## MATERIAL PROVIDED
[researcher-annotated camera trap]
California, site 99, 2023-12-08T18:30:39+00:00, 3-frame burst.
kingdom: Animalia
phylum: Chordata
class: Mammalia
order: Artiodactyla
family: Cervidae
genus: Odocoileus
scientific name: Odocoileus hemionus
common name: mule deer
==
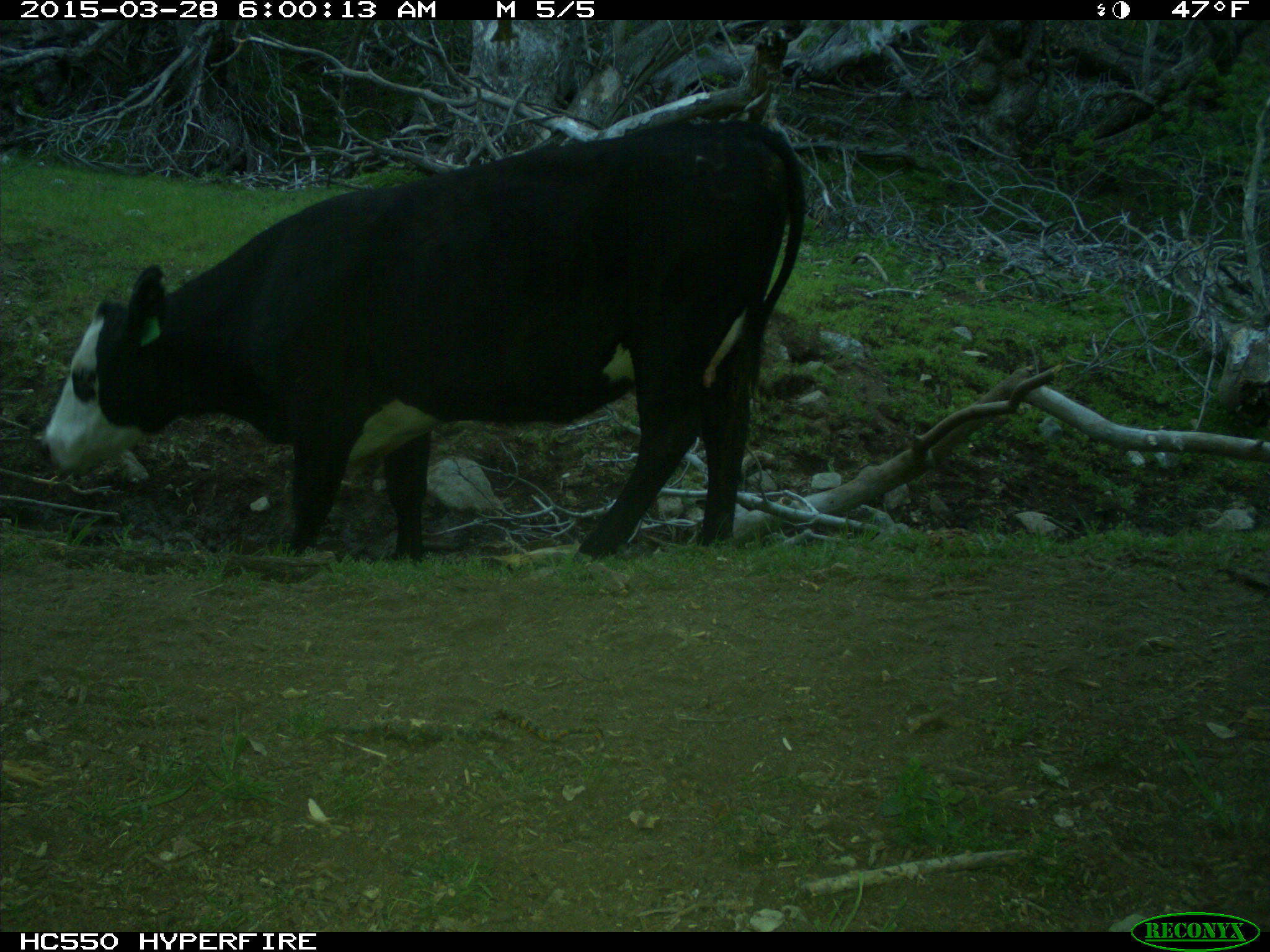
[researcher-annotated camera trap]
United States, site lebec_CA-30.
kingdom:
...
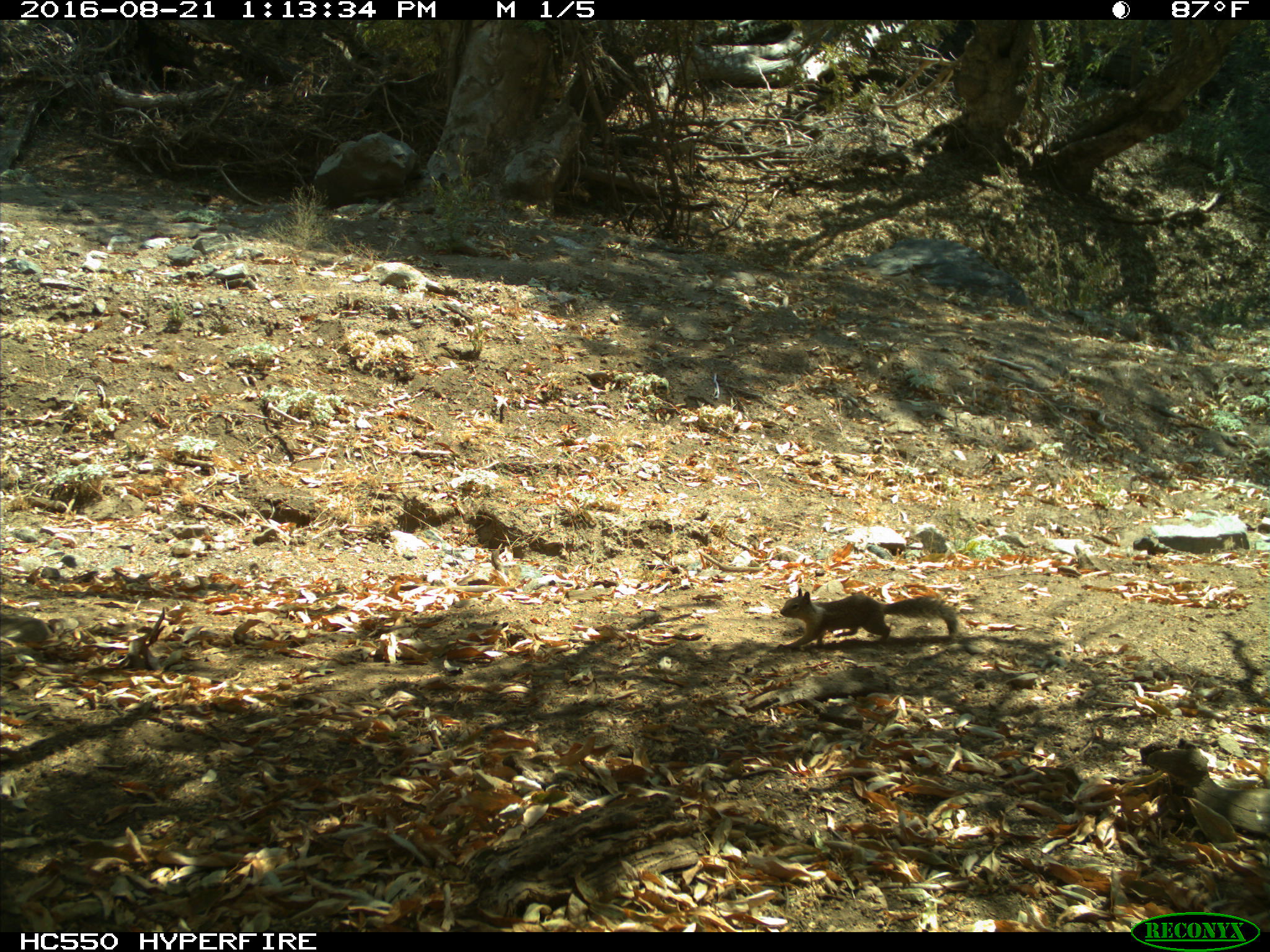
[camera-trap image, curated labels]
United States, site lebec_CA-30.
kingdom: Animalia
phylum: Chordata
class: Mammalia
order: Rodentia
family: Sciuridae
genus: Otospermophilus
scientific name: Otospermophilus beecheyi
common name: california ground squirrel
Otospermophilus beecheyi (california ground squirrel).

## EXERCISE DETAILS
In the entries above, the lines between the one holding "California, site 99, 2023-12-08T18:30:39+00:00, 3-frame" and the one holding "common name: mule deer", inclusive, are to be printed exactly as written, and those alone.

## ANSWER SPACE
California, site 99, 2023-12-08T18:30:39+00:00, 3-frame burst.
kingdom: Animalia
phylum: Chordata
class: Mammalia
order: Artiodactyla
family: Cervidae
genus: Odocoileus
scientific name: Odocoileus hemionus
common name: mule deer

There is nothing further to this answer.